Task prompt — Without changing a word, copy every line of the listing below and leave out the images.

Raw data —

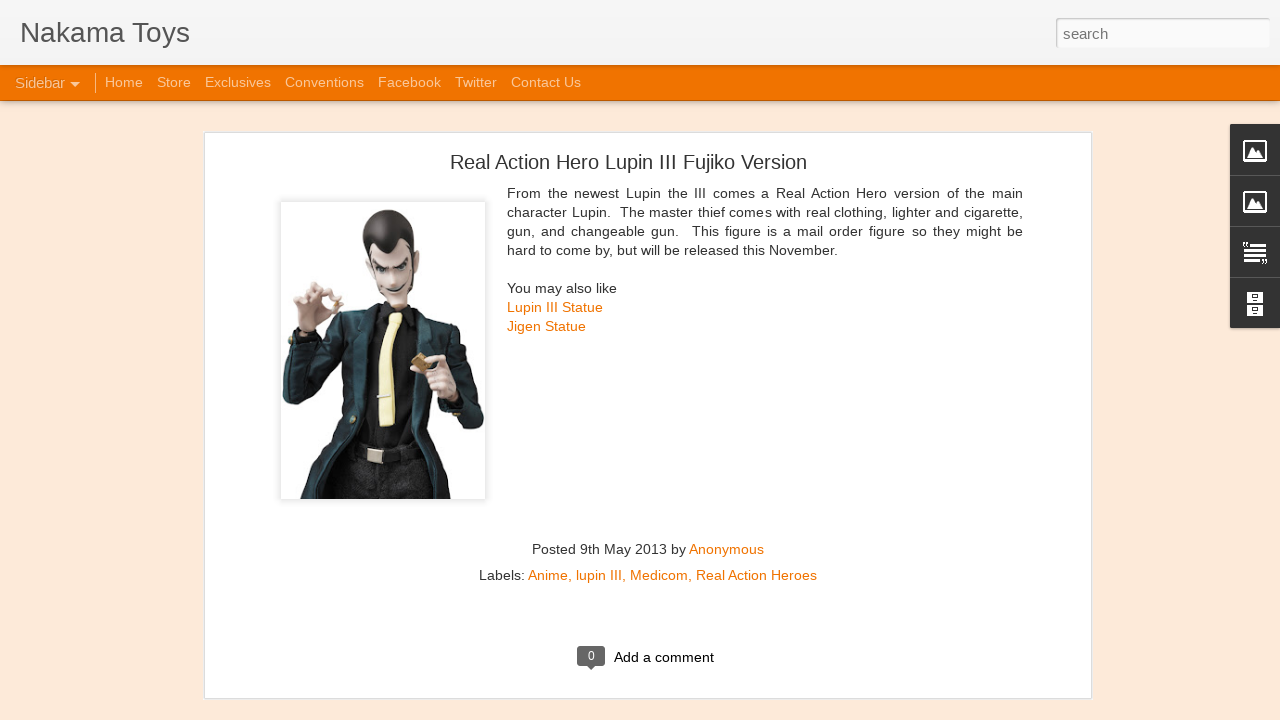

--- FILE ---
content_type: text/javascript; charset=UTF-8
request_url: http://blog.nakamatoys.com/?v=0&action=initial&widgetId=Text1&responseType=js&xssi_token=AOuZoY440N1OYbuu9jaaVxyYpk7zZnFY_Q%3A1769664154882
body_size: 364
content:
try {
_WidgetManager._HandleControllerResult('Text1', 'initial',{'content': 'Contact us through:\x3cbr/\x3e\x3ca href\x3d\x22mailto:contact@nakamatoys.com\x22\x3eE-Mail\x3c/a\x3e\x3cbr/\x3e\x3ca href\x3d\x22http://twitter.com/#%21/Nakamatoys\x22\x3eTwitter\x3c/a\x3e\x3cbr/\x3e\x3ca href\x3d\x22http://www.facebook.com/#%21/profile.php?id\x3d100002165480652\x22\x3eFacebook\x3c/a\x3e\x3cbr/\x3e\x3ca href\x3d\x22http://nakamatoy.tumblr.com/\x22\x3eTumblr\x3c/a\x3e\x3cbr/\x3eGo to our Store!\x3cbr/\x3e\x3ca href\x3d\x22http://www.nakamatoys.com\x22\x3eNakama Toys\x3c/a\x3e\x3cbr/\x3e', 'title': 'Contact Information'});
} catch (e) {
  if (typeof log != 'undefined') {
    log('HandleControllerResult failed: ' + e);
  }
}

Solution to this problem —
--- FILE ---
content_type: text/javascript; charset=UTF-8
request_url: http://blog.nakamatoys.com/?v=0&action=initial&widgetId=Text1&responseType=js&xssi_token=AOuZoY440N1OYbuu9jaaVxyYpk7zZnFY_Q%3A1769664154882
body_size: 364
content:
try {
_WidgetManager._HandleControllerResult('Text1', 'initial',{'content': 'Contact us through:\x3cbr/\x3e\x3ca href\x3d\x22mailto:contact@nakamatoys.com\x22\x3eE-Mail\x3c/a\x3e\x3cbr/\x3e\x3ca href\x3d\x22http://twitter.com/#%21/Nakamatoys\x22\x3eTwitter\x3c/a\x3e\x3cbr/\x3e\x3ca href\x3d\x22http://www.facebook.com/#%21/profile.php?id\x3d100002165480652\x22\x3eFacebook\x3c/a\x3e\x3cbr/\x3e\x3ca href\x3d\x22http://nakamatoy.tumblr.com/\x22\x3eTumblr\x3c/a\x3e\x3cbr/\x3eGo to our Store!\x3cbr/\x3e\x3ca href\x3d\x22http://www.nakamatoys.com\x22\x3eNakama Toys\x3c/a\x3e\x3cbr/\x3e', 'title': 'Contact Information'});
} catch (e) {
  if (typeof log != 'undefined') {
    log('HandleControllerResult failed: ' + e);
  }
}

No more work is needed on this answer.